## [Direction]
Read the data and repeat all of it exactly.

============

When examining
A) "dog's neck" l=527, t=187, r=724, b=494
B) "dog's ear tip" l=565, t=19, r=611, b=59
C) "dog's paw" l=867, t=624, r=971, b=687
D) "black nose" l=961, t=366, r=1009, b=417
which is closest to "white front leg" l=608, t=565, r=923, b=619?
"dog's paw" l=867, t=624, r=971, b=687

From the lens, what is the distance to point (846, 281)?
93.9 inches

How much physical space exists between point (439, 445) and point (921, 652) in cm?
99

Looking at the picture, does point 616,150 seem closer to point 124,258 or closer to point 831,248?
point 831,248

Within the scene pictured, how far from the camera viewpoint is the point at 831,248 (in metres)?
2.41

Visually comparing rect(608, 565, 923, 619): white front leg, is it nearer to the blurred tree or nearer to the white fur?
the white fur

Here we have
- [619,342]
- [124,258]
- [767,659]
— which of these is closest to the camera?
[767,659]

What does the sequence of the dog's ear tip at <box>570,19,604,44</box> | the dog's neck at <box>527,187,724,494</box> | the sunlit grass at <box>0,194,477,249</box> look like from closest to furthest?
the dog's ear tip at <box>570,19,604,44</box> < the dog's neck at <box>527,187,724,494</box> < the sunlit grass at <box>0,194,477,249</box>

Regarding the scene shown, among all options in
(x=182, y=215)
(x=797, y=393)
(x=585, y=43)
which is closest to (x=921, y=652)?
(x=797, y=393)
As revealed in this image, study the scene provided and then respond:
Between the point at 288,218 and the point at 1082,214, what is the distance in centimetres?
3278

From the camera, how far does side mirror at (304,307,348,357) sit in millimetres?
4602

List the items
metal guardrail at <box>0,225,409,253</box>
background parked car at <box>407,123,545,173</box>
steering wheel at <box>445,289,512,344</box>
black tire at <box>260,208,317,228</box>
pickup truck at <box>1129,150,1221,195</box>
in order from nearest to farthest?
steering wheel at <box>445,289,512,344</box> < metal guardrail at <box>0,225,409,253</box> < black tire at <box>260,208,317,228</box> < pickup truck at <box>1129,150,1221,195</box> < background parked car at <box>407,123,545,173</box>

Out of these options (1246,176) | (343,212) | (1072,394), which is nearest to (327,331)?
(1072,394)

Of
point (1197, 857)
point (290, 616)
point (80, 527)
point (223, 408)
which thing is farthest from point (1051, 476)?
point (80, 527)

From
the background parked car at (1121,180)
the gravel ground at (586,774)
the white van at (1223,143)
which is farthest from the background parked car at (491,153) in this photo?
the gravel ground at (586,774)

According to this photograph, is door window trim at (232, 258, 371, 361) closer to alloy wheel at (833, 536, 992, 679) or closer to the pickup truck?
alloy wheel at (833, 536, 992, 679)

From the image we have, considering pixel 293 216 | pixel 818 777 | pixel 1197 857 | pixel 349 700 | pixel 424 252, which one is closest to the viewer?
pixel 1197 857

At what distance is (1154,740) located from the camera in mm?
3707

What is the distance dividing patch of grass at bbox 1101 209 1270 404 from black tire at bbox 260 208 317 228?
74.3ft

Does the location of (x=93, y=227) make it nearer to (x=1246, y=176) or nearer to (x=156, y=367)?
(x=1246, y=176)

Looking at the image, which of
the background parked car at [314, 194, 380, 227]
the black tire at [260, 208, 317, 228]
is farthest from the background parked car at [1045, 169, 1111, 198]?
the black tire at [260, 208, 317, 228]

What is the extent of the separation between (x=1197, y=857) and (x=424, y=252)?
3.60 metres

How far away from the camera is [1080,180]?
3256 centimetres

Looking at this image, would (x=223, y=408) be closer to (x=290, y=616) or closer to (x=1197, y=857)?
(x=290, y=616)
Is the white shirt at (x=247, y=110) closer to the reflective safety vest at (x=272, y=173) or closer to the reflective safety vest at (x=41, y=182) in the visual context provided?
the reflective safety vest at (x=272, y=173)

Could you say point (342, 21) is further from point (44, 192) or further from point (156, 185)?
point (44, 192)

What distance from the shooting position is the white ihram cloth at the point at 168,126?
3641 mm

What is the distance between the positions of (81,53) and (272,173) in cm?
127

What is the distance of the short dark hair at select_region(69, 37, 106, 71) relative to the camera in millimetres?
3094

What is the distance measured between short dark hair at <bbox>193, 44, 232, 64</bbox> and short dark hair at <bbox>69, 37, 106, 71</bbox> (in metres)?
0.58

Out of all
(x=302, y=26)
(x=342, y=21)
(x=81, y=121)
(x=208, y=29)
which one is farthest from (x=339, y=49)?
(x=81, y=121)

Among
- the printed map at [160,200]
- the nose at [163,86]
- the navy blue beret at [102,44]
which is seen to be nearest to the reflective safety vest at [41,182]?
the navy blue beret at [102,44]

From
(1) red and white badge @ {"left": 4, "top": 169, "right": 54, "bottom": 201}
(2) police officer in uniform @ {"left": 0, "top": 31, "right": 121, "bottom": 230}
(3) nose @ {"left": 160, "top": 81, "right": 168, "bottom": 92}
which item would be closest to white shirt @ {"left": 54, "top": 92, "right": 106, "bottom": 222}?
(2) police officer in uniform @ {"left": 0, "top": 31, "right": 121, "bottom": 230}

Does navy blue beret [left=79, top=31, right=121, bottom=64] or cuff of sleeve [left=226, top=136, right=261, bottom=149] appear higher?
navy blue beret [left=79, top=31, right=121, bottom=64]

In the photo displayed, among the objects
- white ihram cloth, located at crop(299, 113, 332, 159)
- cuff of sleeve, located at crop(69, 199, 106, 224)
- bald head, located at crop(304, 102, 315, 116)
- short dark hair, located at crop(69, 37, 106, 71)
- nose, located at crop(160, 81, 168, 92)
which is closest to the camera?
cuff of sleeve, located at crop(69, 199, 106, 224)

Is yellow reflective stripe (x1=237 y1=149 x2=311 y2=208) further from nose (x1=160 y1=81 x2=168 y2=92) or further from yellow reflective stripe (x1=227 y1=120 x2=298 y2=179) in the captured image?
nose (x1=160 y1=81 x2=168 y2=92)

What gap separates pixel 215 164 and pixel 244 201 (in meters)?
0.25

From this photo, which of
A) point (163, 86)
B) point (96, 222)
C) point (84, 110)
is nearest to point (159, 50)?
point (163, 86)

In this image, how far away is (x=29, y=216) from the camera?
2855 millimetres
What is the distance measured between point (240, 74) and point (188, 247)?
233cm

============

## [Result of this exercise]
When examining
A) "dog's neck" l=527, t=187, r=724, b=494
B) "dog's ear tip" l=565, t=19, r=611, b=59
C) "dog's paw" l=867, t=624, r=971, b=687
D) "black nose" l=961, t=366, r=1009, b=417
which is closest to "white front leg" l=608, t=565, r=923, b=619?
"dog's paw" l=867, t=624, r=971, b=687

From the lens, what is the distance to point (846, 281)?
93.9 inches

How much physical space exists between point (439, 445) and point (921, 652) in cm?
99

Looking at the picture, does point 616,150 seem closer to point 124,258 or closer to point 831,248?
point 831,248

Within the scene pictured, how far from the camera viewpoint is the point at 831,248 (in metres)?
2.41

Visually comparing rect(608, 565, 923, 619): white front leg, is it nearer to the blurred tree or nearer to the white fur?
the white fur

Here we have
- [619,342]
- [124,258]
- [767,659]
— which of these is closest to the camera?
[767,659]

What does the sequence of the dog's ear tip at <box>570,19,604,44</box> | the dog's neck at <box>527,187,724,494</box> | the sunlit grass at <box>0,194,477,249</box> look like from closest to furthest?
the dog's ear tip at <box>570,19,604,44</box> < the dog's neck at <box>527,187,724,494</box> < the sunlit grass at <box>0,194,477,249</box>

Regarding the scene shown, among all options in
(x=182, y=215)
(x=797, y=393)
(x=585, y=43)
which is closest to (x=921, y=652)?
(x=797, y=393)
As revealed in this image, study the scene provided and then respond:
Between the point at 288,218 and the point at 1082,214, what is the distance in centimetres?
3278

From the camera, how far does side mirror at (304,307,348,357) sit in millimetres?
4602

List the items
metal guardrail at <box>0,225,409,253</box>
background parked car at <box>407,123,545,173</box>
steering wheel at <box>445,289,512,344</box>
black tire at <box>260,208,317,228</box>
pickup truck at <box>1129,150,1221,195</box>
in order from nearest to farthest?
steering wheel at <box>445,289,512,344</box> < metal guardrail at <box>0,225,409,253</box> < black tire at <box>260,208,317,228</box> < pickup truck at <box>1129,150,1221,195</box> < background parked car at <box>407,123,545,173</box>

Out of these options (1246,176) | (343,212) | (1072,394), which is nearest to (327,331)?
(1072,394)

Of
point (1197, 857)
point (290, 616)
point (80, 527)
point (223, 408)
which thing is farthest from point (1051, 476)?
point (80, 527)

From
the background parked car at (1121,180)
the gravel ground at (586,774)
the white van at (1223,143)
which is farthest from the background parked car at (491,153) in this photo?
the gravel ground at (586,774)

According to this photograph, is door window trim at (232, 258, 371, 361) closer to alloy wheel at (833, 536, 992, 679) or closer to the pickup truck?
alloy wheel at (833, 536, 992, 679)

From the image we have, considering pixel 293 216 | pixel 818 777 | pixel 1197 857 | pixel 349 700 | pixel 424 252, which one is closest to the viewer?
pixel 1197 857

At what distance is (1154,740) located from the camera in mm?
3707

What is the distance dividing patch of grass at bbox 1101 209 1270 404 from black tire at bbox 260 208 317 228?
74.3ft

Does the location of (x=93, y=227) make it nearer to (x=1246, y=176) or nearer to (x=156, y=367)?
(x=1246, y=176)

Looking at the image, which of
the background parked car at [314, 194, 380, 227]
the black tire at [260, 208, 317, 228]
is farthest from the background parked car at [1045, 169, 1111, 198]?
the black tire at [260, 208, 317, 228]

What is the extent of the separation between (x=1197, y=857) and (x=424, y=252)?
3.60 metres

How far away from the camera is [1080,180]?
3256 centimetres

Looking at this image, would (x=223, y=408) be closer to (x=290, y=616) or closer to (x=1197, y=857)?
(x=290, y=616)
Is the white shirt at (x=247, y=110) closer to the reflective safety vest at (x=272, y=173) or closer to the reflective safety vest at (x=41, y=182) in the visual context provided?
the reflective safety vest at (x=272, y=173)

Could you say point (342, 21) is further from point (44, 192) or further from point (156, 185)?
point (44, 192)

What distance from the shooting position is the white ihram cloth at the point at 168,126?
3641 mm

What is the distance between the positions of (81,53) and (272,173) in cm?
127

What is the distance of the short dark hair at select_region(69, 37, 106, 71) relative to the camera in millimetres?
3094

What is the distance measured between short dark hair at <bbox>193, 44, 232, 64</bbox> and short dark hair at <bbox>69, 37, 106, 71</bbox> (in metres)?
0.58

Out of all
(x=302, y=26)
(x=342, y=21)
(x=81, y=121)
(x=208, y=29)
which one is farthest from (x=339, y=49)?
(x=81, y=121)

Among
- the printed map at [160,200]
- the nose at [163,86]
- the navy blue beret at [102,44]
which is seen to be nearest to the reflective safety vest at [41,182]?
the navy blue beret at [102,44]

From
(1) red and white badge @ {"left": 4, "top": 169, "right": 54, "bottom": 201}
(2) police officer in uniform @ {"left": 0, "top": 31, "right": 121, "bottom": 230}
(3) nose @ {"left": 160, "top": 81, "right": 168, "bottom": 92}
which item would be closest to white shirt @ {"left": 54, "top": 92, "right": 106, "bottom": 222}?
(2) police officer in uniform @ {"left": 0, "top": 31, "right": 121, "bottom": 230}

Does navy blue beret [left=79, top=31, right=121, bottom=64] or cuff of sleeve [left=226, top=136, right=261, bottom=149] appear higher?
navy blue beret [left=79, top=31, right=121, bottom=64]

In the photo displayed, among the objects
- white ihram cloth, located at crop(299, 113, 332, 159)
- cuff of sleeve, located at crop(69, 199, 106, 224)
- bald head, located at crop(304, 102, 315, 116)
- short dark hair, located at crop(69, 37, 106, 71)
- nose, located at crop(160, 81, 168, 92)
which is closest to the camera?
cuff of sleeve, located at crop(69, 199, 106, 224)

Is yellow reflective stripe (x1=237 y1=149 x2=311 y2=208) further from nose (x1=160 y1=81 x2=168 y2=92) or further from yellow reflective stripe (x1=227 y1=120 x2=298 y2=179) in the captured image?
nose (x1=160 y1=81 x2=168 y2=92)

What gap separates pixel 215 164 and pixel 244 201 (in meters)?
0.25

From this photo, which of
A) point (163, 86)
B) point (96, 222)
C) point (84, 110)
is nearest to point (159, 50)?
point (163, 86)

In this image, how far away is (x=29, y=216) from the camera?
2855 millimetres
What is the distance measured between point (240, 74) and point (188, 247)?
233cm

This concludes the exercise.